AIM OF THE EXERCISE> Everything in the data that follows should be given again verbatim, except the images.
Start of EXERCISE DATA
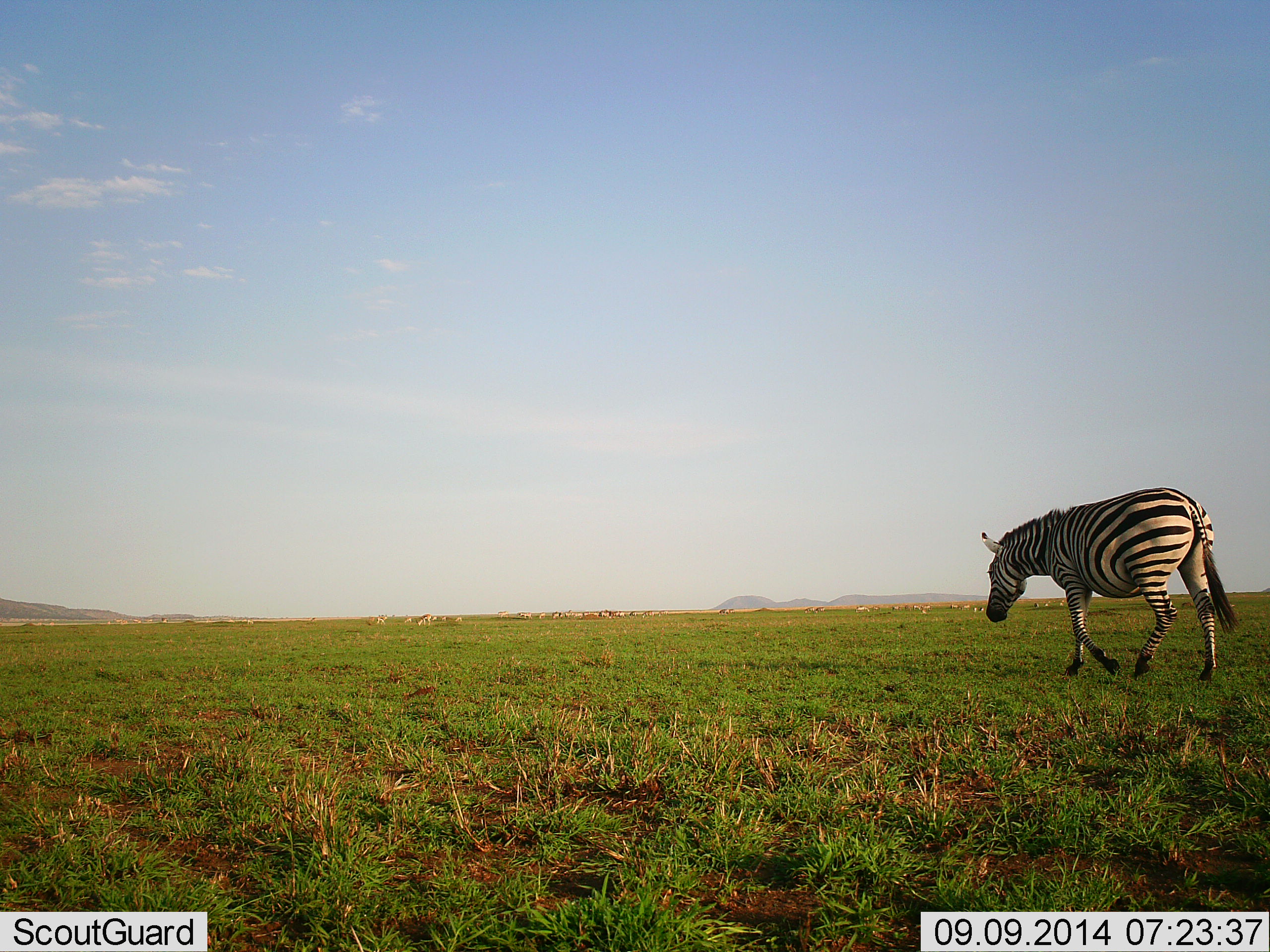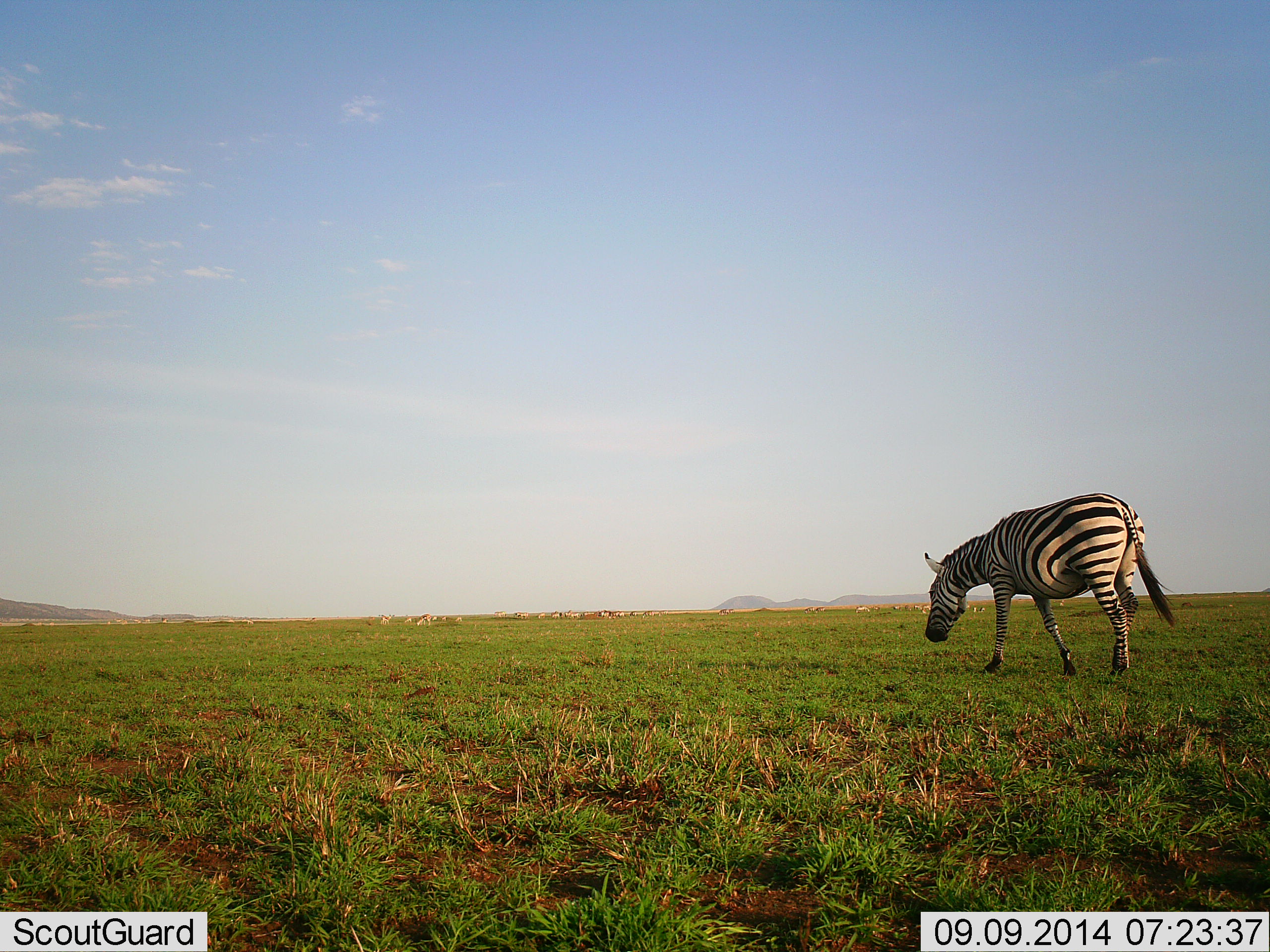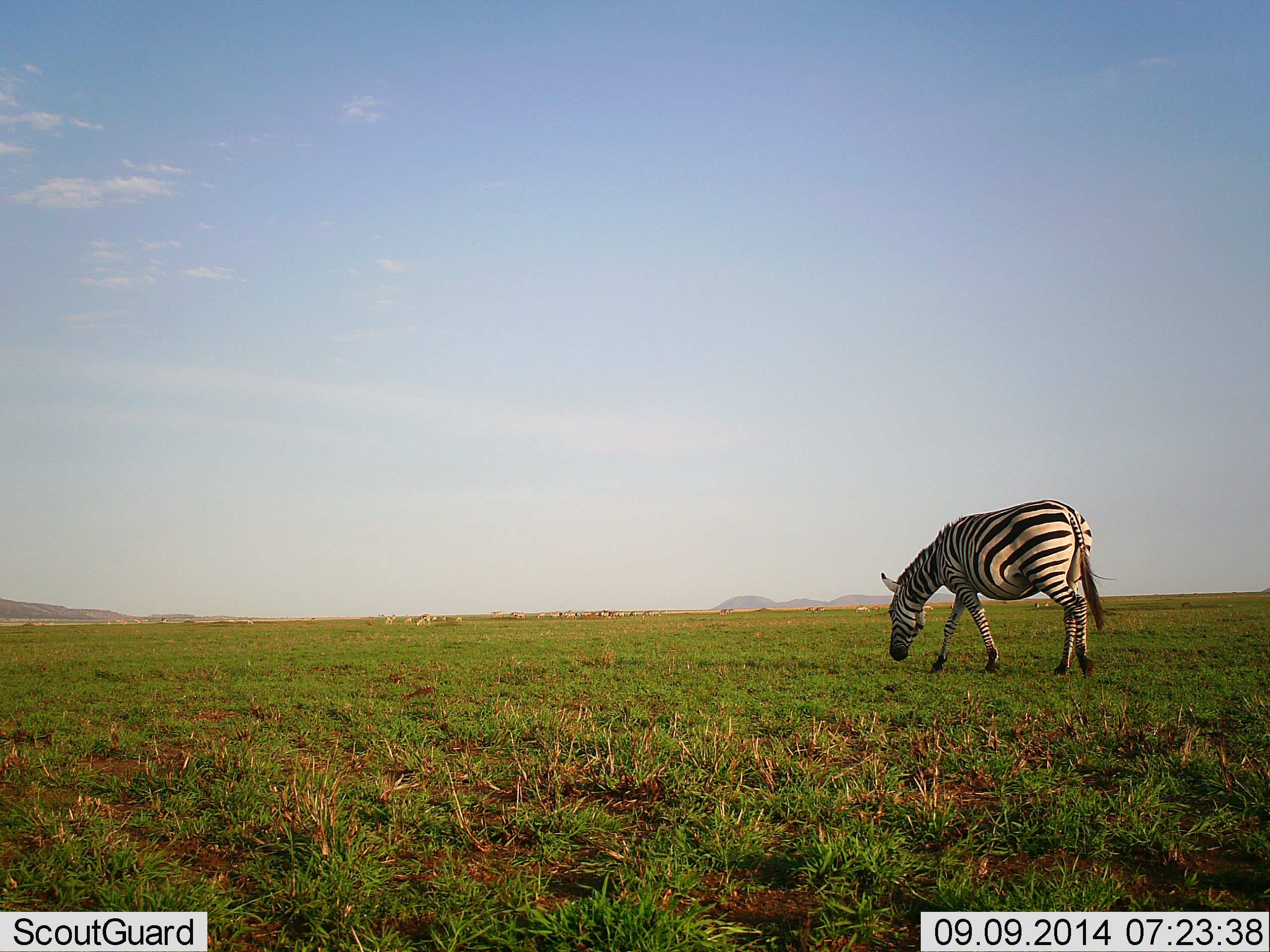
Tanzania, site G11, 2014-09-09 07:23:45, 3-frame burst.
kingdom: Animalia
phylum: Chordata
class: Mammalia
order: Perissodactyla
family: Equidae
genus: Equus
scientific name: Equus quagga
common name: plains zebra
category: zebra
Zebra (plains zebra) (Equus quagga), count 1. Behavior (volunteer vote fractions): standing 27%, resting 0%, moving 82%, interacting 0%. Young present (vote fraction): 0%. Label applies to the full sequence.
End of EXERCISE DATA
RESPONSE TO THE EXERCISE>
Tanzania, site G11, 2014-09-09 07:23:45, 3-frame burst.
kingdom: Animalia
phylum: Chordata
class: Mammalia
order: Perissodactyla
family: Equidae
genus: Equus
scientific name: Equus quagga
common name: plains zebra
category: zebra
Zebra (plains zebra) (Equus quagga), count 1. Behavior (volunteer vote fractions): standing 27%, resting 0%, moving 82%, interacting 0%. Young present (vote fraction): 0%. Label applies to the full sequence.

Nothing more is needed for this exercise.